A lot of misconception is that it has to do with the heart, and in part, it does because heart disease can lead to a stroke. But it has to do with damage in the brain. Dr. Robert Lada, a Neurologist at PEAK Neurology and Sleep Medicine, LLC shares why timing and recognizing the signs and symptoms of a stroke are critical.

“When patients have a stroke as every minute goes by there’s 2 million nerve cells that die and that’s how quickly it goes and it just keeps going and going. That’s why recognizing the signs and symptoms of one are critical. A stroke is I’m doing fine and suddenly something happens so the most important part about recognizing a stroke is the signs and symptoms come on suddenly boom they’re there,” Lada said.

He used the term “FAST” as a simple way for patients to know what to look for.

  • Face, look in the mirror. Do you notice any changes or droopiness?
  • Arm, do the zombie pose, hold both arms out. Do you notice any arm weakness?
  • Speech, how you’re speaking? It slurred, are you saying things that make sense or not understand things?
  • Time, the moment a stroke is identified, don’t wait, call 911 immediately.
☆ ☆ ☆ ☆ ☆ ☆ ☆
Task 1: In the stroke passage, how many nerve cells die with every minute that goes by during a stroke?
Task 2: List each word that the letters of "FAST" stand for in the stroke passage.
Task 3: Continue the stroke passage from its last sentence.

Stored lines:
☆ ☆ ☆ ☆ ☆ ☆ ☆
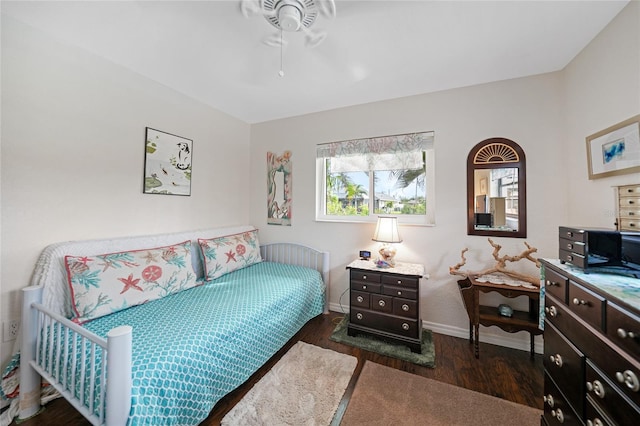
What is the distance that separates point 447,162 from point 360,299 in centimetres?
165

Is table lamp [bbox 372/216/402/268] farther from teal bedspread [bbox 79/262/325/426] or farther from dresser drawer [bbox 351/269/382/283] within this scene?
teal bedspread [bbox 79/262/325/426]

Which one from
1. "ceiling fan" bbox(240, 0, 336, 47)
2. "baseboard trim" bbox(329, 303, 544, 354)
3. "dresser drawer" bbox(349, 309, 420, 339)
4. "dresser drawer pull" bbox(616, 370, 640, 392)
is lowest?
"baseboard trim" bbox(329, 303, 544, 354)

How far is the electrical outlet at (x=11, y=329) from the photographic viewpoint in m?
1.49

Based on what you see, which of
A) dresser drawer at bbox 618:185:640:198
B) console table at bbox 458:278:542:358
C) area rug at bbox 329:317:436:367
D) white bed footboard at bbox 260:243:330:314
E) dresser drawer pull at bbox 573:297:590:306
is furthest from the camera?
white bed footboard at bbox 260:243:330:314

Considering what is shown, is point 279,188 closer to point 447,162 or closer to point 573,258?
point 447,162

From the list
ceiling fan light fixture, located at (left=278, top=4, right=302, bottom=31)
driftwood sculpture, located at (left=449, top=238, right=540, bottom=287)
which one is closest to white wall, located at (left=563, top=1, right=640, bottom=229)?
driftwood sculpture, located at (left=449, top=238, right=540, bottom=287)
☆ ☆ ☆ ☆ ☆ ☆ ☆
Written response 1: 2 million nerve cells die every minute.

Written response 2: Face, Arm, Speech, Time

Written response 3:
“It’s the mom who runs the show and the mom’s saying no don’t take me to the hospital and a lot of people just say well we’ll just wait. That’s the worst thing you can do or the one who’s having the stroke,” stressed Lada.

It’s not just about knowing the signs and symptoms, it’s also about understanding your own risks.

“High blood pressure, diabetes, tobacco use, alcohol use. We’re now knowing that with marijuana now being legalized, we’re now able to see what are the real effects of that and that also increases the risk of stroke,” Lada said.

Treatment is available, but the sooner you catch it, the better your chances for recovery.

“Take charge, be bold, call 911, get them to the hospital so we can do our job and help patients,” he said.